-- Data for this task --
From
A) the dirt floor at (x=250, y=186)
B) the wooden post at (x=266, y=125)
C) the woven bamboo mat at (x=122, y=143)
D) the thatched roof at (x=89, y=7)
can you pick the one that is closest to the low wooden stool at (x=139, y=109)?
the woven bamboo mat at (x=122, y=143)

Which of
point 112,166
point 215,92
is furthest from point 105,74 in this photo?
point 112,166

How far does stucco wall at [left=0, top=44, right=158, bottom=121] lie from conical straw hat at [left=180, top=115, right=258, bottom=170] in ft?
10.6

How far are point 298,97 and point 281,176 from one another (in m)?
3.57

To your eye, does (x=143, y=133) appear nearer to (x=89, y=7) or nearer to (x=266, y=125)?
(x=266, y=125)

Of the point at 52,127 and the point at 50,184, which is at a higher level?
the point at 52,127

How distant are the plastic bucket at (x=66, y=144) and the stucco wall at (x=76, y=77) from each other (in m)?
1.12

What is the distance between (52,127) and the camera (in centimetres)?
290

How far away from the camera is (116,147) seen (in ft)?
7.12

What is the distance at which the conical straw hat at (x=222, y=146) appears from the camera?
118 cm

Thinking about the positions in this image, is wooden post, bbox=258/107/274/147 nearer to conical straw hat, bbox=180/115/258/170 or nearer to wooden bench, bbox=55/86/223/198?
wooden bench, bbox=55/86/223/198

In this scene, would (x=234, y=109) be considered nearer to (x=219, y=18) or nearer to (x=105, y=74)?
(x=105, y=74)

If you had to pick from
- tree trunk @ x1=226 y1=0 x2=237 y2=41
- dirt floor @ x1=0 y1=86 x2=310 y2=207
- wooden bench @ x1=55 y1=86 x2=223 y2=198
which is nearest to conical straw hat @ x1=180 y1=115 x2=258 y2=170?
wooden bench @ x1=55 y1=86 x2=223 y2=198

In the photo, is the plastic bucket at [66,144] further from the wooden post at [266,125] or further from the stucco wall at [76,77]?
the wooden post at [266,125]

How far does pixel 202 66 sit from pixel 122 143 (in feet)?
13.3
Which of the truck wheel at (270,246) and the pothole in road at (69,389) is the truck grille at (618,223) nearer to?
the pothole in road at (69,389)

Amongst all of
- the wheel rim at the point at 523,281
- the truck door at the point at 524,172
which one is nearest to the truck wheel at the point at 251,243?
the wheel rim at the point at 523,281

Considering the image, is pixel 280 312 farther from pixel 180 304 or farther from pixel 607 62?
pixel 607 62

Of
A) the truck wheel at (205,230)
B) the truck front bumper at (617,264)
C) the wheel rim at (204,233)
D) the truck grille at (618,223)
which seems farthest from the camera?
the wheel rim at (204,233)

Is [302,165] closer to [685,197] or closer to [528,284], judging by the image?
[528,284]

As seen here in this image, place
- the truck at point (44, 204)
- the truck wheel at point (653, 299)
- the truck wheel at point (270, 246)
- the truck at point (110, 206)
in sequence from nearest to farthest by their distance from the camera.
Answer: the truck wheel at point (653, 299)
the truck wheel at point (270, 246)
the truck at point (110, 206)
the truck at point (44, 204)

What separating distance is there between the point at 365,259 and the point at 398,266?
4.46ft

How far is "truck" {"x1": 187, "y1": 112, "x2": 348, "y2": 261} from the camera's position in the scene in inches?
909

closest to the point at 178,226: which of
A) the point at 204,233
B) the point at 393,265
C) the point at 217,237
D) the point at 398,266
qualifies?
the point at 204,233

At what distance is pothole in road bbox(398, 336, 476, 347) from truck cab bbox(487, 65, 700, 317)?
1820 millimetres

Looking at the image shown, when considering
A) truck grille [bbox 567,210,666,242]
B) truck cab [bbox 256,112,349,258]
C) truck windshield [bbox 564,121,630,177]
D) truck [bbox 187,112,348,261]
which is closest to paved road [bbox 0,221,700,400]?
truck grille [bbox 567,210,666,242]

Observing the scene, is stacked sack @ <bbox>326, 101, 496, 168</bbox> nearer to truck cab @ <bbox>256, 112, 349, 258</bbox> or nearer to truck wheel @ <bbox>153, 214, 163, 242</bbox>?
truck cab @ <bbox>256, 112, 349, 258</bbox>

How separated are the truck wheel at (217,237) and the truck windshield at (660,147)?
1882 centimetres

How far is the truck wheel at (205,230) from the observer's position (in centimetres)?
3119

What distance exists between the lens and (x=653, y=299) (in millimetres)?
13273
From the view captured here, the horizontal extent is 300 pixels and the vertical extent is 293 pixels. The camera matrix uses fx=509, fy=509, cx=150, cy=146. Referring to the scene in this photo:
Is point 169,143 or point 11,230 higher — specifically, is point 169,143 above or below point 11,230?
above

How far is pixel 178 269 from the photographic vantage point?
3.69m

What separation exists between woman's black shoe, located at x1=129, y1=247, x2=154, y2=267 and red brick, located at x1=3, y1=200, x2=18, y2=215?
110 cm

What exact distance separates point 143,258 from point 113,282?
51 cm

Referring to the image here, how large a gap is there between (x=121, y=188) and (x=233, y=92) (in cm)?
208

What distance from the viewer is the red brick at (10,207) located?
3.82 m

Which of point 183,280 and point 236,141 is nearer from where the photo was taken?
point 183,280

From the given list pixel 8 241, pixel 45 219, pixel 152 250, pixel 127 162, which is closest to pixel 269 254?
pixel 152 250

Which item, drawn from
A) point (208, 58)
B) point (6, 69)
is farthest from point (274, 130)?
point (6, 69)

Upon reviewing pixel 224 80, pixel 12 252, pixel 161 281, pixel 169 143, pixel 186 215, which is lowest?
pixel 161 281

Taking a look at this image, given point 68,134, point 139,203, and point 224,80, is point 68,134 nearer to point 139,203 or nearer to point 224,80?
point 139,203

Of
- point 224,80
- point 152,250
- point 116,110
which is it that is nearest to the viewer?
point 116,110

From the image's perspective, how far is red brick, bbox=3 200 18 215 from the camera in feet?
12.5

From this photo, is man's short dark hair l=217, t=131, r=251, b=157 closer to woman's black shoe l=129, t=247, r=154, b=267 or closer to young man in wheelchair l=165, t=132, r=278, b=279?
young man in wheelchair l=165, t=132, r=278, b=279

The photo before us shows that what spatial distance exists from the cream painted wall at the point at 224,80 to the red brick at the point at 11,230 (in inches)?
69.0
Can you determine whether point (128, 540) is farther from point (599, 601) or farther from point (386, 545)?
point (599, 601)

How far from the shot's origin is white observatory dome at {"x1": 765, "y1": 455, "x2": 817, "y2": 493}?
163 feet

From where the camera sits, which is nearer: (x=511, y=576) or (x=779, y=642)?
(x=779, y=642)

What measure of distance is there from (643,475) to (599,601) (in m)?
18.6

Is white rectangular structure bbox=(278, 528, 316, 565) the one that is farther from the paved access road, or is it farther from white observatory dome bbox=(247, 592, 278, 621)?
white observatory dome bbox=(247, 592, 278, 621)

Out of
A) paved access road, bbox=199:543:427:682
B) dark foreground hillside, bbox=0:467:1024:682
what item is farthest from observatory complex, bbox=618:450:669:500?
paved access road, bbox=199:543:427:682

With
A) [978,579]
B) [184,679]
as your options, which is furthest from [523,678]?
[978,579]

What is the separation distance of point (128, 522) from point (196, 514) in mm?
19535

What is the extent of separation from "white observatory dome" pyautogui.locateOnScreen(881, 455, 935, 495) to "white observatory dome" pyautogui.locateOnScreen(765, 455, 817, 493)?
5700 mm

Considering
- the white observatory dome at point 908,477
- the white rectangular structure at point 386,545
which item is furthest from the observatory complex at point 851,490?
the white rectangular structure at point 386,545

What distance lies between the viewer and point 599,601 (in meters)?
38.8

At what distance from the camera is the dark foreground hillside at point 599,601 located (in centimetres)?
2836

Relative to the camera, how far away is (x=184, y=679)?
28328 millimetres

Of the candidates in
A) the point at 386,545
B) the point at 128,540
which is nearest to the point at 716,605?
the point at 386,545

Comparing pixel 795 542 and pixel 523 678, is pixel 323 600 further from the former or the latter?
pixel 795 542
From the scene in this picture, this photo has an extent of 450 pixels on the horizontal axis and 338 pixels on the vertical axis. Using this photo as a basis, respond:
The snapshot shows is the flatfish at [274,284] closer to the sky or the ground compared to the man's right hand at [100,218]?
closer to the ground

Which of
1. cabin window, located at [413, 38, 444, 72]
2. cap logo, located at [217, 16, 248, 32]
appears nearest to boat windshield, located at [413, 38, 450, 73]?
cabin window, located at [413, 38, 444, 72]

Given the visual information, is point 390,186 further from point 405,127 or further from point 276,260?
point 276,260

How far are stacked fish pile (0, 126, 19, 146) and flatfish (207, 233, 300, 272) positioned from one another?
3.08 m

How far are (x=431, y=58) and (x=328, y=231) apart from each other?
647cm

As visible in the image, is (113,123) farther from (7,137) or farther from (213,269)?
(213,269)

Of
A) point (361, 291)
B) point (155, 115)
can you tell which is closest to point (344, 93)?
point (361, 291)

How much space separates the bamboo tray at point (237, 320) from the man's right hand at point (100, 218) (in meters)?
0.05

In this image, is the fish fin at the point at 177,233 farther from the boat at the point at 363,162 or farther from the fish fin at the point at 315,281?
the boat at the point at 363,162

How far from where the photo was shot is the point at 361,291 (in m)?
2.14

-- Aim of the exercise --
Starting with the line containing "How far from where" and continuing through the final line above, write those lines out as a numbered list with blank lines omitted.

-- Reply to the exercise --
1. How far from where the photo was shot is the point at 361,291 (in m)?
2. 2.14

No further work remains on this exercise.